Jebran ZAKHEL, étudiant à Sciences PO Grenoble, 3ème année
Qui est tu ?
Je suis Jebran ZAKHEL, un étudiant Franco-Afghan, et je dirai même Franco-Européano-Afghan. Je suis arrivé en France en 2016 à l’âge de 13 ans. Je poursuis une double licence à la fois dans le domaine POL à l'IEP de Grenoble et à la faculté d'économie de Grenoble en économie-gestion dans le parcours Développements économiques des politiques publiques.
Quelles sont les grandes étapes de ton parcours ?
J’ai quitté l’Afghanistan très jeune en tant que réfugié au Pakistan. Quand je suis arrivé en France, j’ai été mis dans un foyer pendant un an dans le Hauts-de-Seine. Là-bas, j’ai fait ma 5e ou j’ai pu apprendre le français grâce à mes cours de FLE (français langue étrangère). A la fin de ma 5ème j’ai rencontré ma famille d’accueil à Saint-Elois-les Mines avec qui j'ai vécu 3 ans, ma 4e, 3e et 2de. Grâce à ma mention « Très Bien » sur mon Brevet, j’ai pu partir dans un lycée à Montluçon. J’ai donc dû quitter le domicile familial pour aller m’installer dans un FJT (foyer jeunes travailleurs) sur place, où je devais me gérer tout seul avec un budget hebdomadaire pour mes courses. Je suis également sorti de mon lycée avec un bac mention « Très Bien » en poche, avec les spécialités SES et HGGSP.

*EXTRAIT DE LA SOURCE*:
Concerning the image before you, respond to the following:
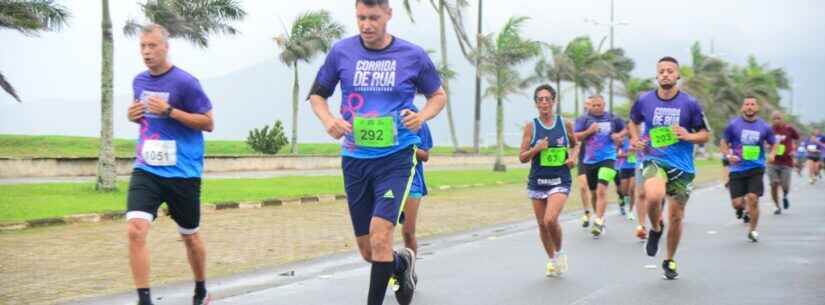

*CONSIGNE A*: D'après le portrait, en quelle année et à quel âge Jebran ZAKHEL est-il arrivé en France ?
*CONSIGNE B*: Présentez sous forme de liste le paragraphe du portrait qui commence par « J'ai quitté l'Afghanistan très jeune », en conservant ses faits principaux.

*RÉPONSE A*: Il est arrivé en France en 2016, à l'âge de 13 ans.

*RÉPONSE B*:
- Départ d'Afghanistan très jeune, comme réfugié au Pakistan.
- À l'arrivée en France, un an dans un foyer des Hauts-de-Seine : classe de 5e et apprentissage du français grâce aux cours de FLE (français langue étrangère).
- À la fin de la 5e, rencontre avec sa famille d'accueil à Saint-Elois-les Mines, chez qui il a vécu 3 ans (4e, 3e et 2de).
- Grâce à la mention « Très Bien » au brevet, entrée dans un lycée à Montluçon.
- Installation dans un FJT (foyer jeunes travailleurs), où il gérait seul un budget hebdomadaire pour ses courses.
- Bac obtenu avec la mention « Très Bien », spécialités SES et HGGSP.